= Classical Mandolin Society of America =

The Classical Mandolin Society of America Inc., or CMSA, is a 501 (C)(3) not for profit corporation committed to promoting the playing and study of mandolin instruments in the United States. The organization was founded in 1986 by Norman Levine.

The organization works to promote knowledge and interest in the mandolin family of fretted instruments; (mandolin, mandola, mandocello, mando-bass) and guitar, with a focus on Classical Mandolin. It actively sponsors grants and scholarships for mandolin education and instruction for children and adults in North America. Currently, there are over 400 members worldwide. The CMSA holds a Convention in a different city in North America each year.
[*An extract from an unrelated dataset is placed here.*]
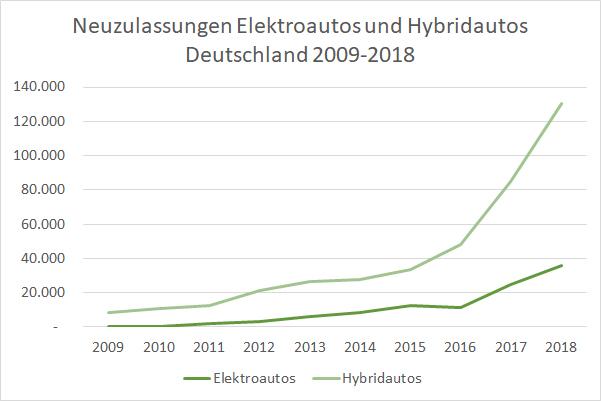 Elektroautos Hybridautos Neuzulassungen Deutschland 2009-2018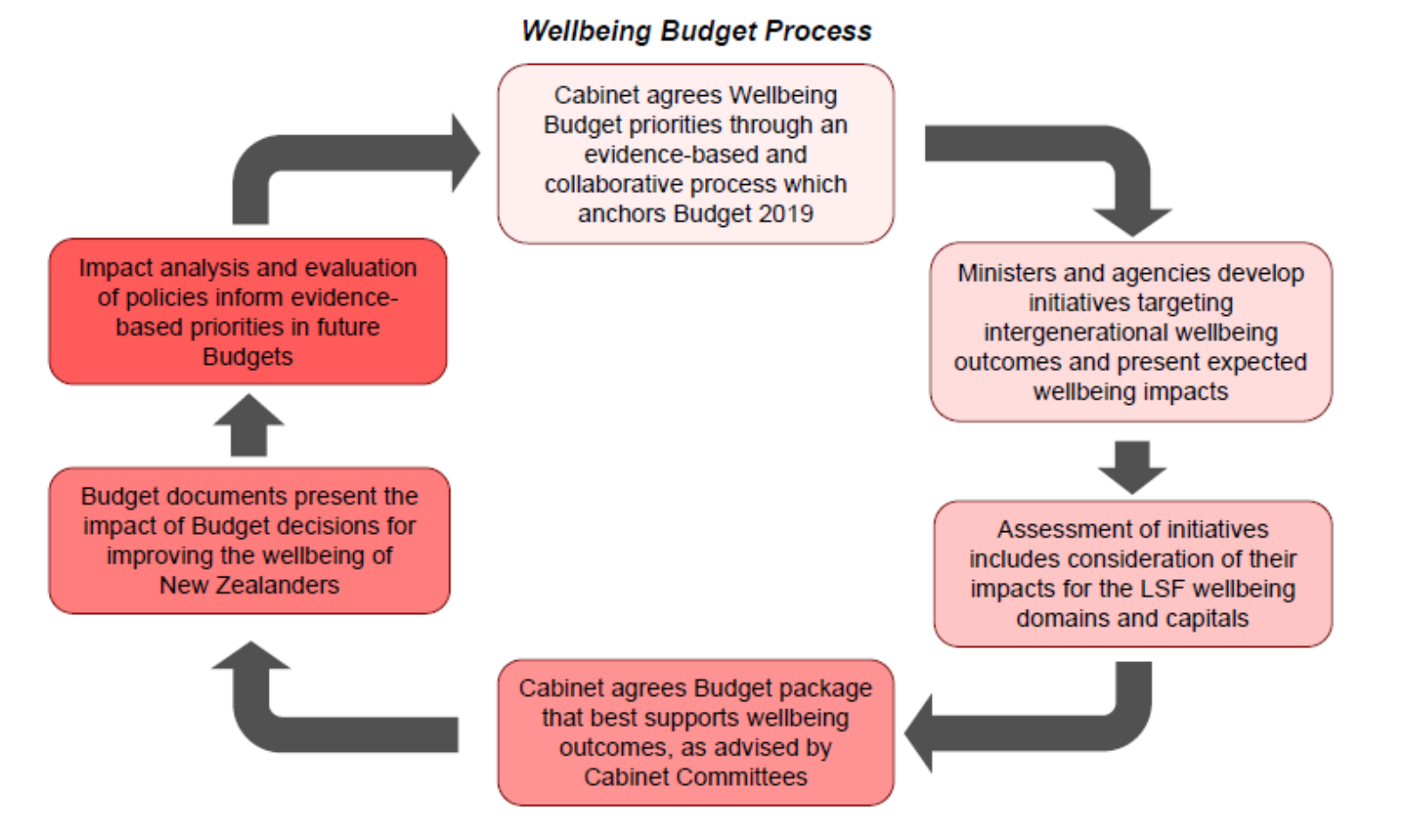 Dave Watson: Rethinking how to deliver budgets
Among other functions, the CMSA Convention hosts an En Masse Orchestra, which for its brief existence each year, is the largest mandolin orchestra in the United States, and has historically included as many as 180 musicians. The CMSA serves as a source of information about how to find or create mandolin ensembles around the United States, Canada and the world.

The organization is staffed by unpaid volunteers and is structured with officers of the corporation (president, vice president, secretary and treasurer), and a board of directors, which currently has nine members. The CMSA membership votes on candidates to fill officer and board member positions in accordance with its bylaws.

The CMSA publishes a quarterly newsletter, The Mandolin Journal, which contains legal notifications for the corporation and current organizational news, along with contributed articles and music. The organization also maintains an internet website that contains information on the organization and its activities, membership application forms and convention registration forms.